Perubahan Auto Rejection Saham Dinilai Ramaikan Transaksi

Dinda Audriene, CNN Indonesia | Kamis, 01/09/2016 15:17 WIB
Perubahan Auto Rejection Saham Dinilai Ramaikan Transaksi Sejumlah pihak menilai penerapan auto rejection yang asimetris bakal membuat perdagangan saham semakin menarik dan ramai. (CNN Indonesia/Adhi Wicaksono)
Jakarta, CNN Indonesia -- Sejumlah pihak sependapat dengan keputusan Bursa Efek Indonesia (BEI) untuk kembali mengembalikan aturan auto rejection yang saat ini simetris menjadi asimetris di mana harga batas atas saham dan bawah akan sama.

Auto rejection asimetris ini membuat perdagangan semakin menarik, jadi saya sangat setuju dengan keputusan BEI yang kini mengkaji kembali untuk mengubah aturan tersebut,” kata Kepala Riset MNC Securities Edwin Sebayang, Kamis (1/9).

Seperti diketahui, Direktur Pengawasan Transaksi dan Kepatuhan Anggota Bursa Hamdi Hassyarbaini telah mengemukakan aturan auto rejection ini tengah dikaji oleh pihak internal atau direksi BEI dan direncanakan akan diubah menjadi simetris pada September ini.

“"Itu masih kajian bursa.
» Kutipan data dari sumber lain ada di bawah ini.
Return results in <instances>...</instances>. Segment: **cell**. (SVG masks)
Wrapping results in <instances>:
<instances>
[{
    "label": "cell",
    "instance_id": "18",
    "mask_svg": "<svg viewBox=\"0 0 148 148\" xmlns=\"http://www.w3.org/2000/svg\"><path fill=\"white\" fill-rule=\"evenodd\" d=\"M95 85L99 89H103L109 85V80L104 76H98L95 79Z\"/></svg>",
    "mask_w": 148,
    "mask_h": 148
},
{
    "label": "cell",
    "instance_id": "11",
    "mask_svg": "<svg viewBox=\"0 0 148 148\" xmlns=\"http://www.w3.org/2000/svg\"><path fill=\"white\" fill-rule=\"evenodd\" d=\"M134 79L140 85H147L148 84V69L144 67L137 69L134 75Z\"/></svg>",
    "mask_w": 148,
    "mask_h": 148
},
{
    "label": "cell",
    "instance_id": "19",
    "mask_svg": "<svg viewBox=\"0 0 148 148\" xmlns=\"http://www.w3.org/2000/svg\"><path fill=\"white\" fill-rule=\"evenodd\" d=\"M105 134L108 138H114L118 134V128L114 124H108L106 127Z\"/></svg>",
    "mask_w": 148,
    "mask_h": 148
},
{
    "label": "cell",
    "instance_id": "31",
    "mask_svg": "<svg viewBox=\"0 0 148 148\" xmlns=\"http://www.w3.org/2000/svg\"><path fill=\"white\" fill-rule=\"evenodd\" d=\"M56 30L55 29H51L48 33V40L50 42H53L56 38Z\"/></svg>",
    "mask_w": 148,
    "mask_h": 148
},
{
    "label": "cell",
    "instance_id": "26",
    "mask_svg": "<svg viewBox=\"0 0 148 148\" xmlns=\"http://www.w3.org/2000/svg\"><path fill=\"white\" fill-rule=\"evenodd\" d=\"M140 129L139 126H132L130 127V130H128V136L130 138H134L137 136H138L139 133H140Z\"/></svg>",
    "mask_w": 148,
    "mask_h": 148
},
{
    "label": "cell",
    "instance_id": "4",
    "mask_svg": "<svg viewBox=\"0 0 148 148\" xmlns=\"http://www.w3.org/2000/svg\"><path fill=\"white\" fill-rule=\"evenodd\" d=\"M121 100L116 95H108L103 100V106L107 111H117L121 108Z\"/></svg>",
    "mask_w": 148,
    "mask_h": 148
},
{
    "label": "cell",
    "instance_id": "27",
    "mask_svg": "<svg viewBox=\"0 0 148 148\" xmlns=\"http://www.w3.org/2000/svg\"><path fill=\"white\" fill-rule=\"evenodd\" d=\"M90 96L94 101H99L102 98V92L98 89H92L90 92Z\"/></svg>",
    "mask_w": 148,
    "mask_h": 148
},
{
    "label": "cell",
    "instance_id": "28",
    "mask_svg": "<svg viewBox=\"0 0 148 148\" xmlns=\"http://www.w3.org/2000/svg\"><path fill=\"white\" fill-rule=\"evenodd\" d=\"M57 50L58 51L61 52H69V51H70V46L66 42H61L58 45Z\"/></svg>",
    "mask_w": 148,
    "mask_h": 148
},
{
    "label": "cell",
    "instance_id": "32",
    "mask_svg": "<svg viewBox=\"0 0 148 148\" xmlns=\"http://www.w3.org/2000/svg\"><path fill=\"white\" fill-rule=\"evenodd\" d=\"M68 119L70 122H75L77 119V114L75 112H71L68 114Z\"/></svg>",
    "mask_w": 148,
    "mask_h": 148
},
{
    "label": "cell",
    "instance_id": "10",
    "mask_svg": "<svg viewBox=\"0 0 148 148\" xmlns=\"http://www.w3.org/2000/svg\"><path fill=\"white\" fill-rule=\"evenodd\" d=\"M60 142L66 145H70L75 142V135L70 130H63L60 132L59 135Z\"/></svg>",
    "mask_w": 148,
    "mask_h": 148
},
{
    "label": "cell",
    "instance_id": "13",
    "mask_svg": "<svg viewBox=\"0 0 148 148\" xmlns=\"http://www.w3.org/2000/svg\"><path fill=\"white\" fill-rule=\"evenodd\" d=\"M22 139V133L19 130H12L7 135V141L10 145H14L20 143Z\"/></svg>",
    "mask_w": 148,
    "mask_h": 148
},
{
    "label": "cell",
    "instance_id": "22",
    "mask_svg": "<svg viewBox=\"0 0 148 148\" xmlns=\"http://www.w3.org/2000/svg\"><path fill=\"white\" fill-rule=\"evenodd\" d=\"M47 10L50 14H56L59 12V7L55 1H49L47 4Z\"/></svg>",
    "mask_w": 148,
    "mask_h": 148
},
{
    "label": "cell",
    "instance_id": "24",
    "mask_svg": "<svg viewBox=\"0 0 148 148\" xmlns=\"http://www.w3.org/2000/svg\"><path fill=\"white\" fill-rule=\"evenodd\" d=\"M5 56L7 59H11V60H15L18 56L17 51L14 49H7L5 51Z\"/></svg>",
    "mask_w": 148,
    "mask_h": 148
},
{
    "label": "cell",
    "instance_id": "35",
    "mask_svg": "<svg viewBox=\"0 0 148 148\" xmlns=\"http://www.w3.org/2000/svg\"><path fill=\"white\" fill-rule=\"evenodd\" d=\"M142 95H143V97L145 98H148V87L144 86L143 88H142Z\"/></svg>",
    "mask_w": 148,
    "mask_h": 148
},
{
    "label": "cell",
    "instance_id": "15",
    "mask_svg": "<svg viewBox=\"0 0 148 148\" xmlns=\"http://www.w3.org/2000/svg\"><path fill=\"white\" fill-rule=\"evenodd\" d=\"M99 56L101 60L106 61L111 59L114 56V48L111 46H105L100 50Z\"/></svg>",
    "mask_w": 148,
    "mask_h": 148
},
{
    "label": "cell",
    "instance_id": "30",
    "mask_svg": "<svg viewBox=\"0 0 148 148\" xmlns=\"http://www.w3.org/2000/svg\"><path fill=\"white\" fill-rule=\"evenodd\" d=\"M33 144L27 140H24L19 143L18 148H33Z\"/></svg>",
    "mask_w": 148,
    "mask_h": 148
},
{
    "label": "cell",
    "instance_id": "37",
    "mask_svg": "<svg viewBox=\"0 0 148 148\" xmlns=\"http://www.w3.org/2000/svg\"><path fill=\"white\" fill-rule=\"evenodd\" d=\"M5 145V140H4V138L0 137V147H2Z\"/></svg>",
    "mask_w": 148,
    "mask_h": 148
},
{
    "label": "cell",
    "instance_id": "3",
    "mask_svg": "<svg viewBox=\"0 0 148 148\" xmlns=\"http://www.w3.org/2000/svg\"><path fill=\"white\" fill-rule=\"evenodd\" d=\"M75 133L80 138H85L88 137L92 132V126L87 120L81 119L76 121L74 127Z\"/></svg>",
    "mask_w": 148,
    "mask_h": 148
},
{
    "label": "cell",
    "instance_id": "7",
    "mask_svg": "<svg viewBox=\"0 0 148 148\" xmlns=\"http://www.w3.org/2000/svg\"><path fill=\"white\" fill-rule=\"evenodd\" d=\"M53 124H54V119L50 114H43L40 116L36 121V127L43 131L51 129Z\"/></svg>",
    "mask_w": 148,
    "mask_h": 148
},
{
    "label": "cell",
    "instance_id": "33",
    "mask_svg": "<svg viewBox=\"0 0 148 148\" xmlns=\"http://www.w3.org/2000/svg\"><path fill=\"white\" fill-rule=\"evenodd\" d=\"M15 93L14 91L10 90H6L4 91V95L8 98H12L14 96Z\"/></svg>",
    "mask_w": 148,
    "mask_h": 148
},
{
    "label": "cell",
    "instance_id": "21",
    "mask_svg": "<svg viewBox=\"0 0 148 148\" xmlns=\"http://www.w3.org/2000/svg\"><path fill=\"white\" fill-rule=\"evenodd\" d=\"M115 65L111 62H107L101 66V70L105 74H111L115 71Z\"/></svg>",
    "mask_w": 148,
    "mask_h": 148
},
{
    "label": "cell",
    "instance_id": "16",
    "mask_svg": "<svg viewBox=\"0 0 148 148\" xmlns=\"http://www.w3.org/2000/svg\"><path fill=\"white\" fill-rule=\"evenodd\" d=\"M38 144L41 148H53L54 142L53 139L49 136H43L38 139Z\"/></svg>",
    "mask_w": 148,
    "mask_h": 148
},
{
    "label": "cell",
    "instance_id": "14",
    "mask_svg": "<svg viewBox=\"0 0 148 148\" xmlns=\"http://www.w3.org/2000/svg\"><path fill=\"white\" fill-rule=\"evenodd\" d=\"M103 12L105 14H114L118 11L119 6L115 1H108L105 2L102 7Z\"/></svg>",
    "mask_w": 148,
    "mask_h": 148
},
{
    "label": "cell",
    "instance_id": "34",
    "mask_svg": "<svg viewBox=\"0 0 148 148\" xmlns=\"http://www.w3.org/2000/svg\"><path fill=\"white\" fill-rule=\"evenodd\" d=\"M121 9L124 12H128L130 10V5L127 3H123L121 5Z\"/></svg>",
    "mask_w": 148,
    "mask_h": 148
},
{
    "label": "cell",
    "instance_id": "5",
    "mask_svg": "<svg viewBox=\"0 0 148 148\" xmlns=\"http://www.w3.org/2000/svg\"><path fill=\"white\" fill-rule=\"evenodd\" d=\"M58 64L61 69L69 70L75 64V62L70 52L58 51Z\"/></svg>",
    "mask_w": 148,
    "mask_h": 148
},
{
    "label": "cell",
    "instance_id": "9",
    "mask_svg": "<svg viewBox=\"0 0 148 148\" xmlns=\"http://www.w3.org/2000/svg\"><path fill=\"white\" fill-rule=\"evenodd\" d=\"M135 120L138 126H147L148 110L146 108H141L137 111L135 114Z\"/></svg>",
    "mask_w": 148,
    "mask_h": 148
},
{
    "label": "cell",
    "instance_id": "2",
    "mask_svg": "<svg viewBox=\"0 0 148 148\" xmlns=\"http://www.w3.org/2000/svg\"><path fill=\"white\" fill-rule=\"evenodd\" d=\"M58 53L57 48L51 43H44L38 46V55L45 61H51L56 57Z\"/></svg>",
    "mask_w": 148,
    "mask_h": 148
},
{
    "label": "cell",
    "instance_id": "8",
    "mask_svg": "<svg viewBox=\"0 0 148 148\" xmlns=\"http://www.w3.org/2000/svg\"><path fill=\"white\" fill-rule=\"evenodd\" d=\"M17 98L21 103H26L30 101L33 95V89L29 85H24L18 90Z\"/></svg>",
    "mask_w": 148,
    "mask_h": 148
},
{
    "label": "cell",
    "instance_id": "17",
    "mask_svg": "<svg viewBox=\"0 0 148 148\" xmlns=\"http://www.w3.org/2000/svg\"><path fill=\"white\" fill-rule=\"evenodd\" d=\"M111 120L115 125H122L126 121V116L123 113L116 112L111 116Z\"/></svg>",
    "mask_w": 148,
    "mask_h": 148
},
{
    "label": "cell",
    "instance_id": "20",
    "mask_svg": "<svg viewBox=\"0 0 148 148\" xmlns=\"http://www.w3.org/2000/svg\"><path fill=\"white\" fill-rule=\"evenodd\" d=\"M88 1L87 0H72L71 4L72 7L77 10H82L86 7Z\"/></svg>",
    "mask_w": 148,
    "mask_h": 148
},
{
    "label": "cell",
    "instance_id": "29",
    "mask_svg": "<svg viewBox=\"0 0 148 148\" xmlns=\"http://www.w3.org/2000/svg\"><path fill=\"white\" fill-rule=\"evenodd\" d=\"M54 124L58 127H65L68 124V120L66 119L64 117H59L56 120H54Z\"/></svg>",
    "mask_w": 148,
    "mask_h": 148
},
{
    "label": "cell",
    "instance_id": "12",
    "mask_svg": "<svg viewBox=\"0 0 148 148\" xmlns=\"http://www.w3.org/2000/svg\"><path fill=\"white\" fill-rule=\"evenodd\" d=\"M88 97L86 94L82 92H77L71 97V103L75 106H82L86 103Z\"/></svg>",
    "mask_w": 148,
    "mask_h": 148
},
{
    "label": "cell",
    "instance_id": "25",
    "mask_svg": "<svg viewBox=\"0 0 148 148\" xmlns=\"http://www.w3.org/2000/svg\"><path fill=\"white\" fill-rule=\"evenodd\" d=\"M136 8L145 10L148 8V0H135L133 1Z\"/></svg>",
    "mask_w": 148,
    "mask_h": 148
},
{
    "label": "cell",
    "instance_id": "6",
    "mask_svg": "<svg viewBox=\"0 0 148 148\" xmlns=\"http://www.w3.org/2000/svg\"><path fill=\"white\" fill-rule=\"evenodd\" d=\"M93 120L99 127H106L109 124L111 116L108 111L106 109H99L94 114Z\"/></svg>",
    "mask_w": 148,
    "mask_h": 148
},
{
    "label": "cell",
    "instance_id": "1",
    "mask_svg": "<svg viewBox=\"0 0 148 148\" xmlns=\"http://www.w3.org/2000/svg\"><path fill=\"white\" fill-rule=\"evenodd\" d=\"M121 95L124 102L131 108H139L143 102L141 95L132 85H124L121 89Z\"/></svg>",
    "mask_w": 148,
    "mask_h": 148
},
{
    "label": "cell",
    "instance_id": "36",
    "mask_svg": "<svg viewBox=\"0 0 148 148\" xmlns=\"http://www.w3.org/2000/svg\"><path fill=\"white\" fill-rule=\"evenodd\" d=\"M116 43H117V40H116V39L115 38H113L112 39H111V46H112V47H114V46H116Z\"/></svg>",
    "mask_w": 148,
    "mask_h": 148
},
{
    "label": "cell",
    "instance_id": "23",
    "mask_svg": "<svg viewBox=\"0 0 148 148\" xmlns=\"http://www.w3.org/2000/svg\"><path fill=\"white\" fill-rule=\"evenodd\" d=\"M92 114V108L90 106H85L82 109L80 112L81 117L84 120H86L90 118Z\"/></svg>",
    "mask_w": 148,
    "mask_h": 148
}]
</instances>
Saya katakan, memang akan diberlakukan pada bulan September. Tapi belum tahu kapan," ucap Hamdi, Rabu (31/8).

Tahapannya untuk mengubah aturan tersebut pihak BEI harus melakukan mocked trading terlebih dahulu. Setelah itu harus mendapatkan persetujuan dari Otoritas Jasa Keuangan (OJK).

Dengan aturan auto rejection asimetris, Edwin menjelaskan, tingkat likuiditas perusahaan akan semakin banyak. Dengan demikian, perdagangan akan semakin ramai.

Setali tiga uang dengan Edwin, Kepala Riset Universal Broker Indonesia Satrio Utomo juga setuju dengan keputusan BEI. Namun ia menyayangkan pihak BEI baru melakukan hal tersebut sekarang. Seharusnya, BEI melakukan hal ini sejak IHSG sudah mulai mencapai level 5.000.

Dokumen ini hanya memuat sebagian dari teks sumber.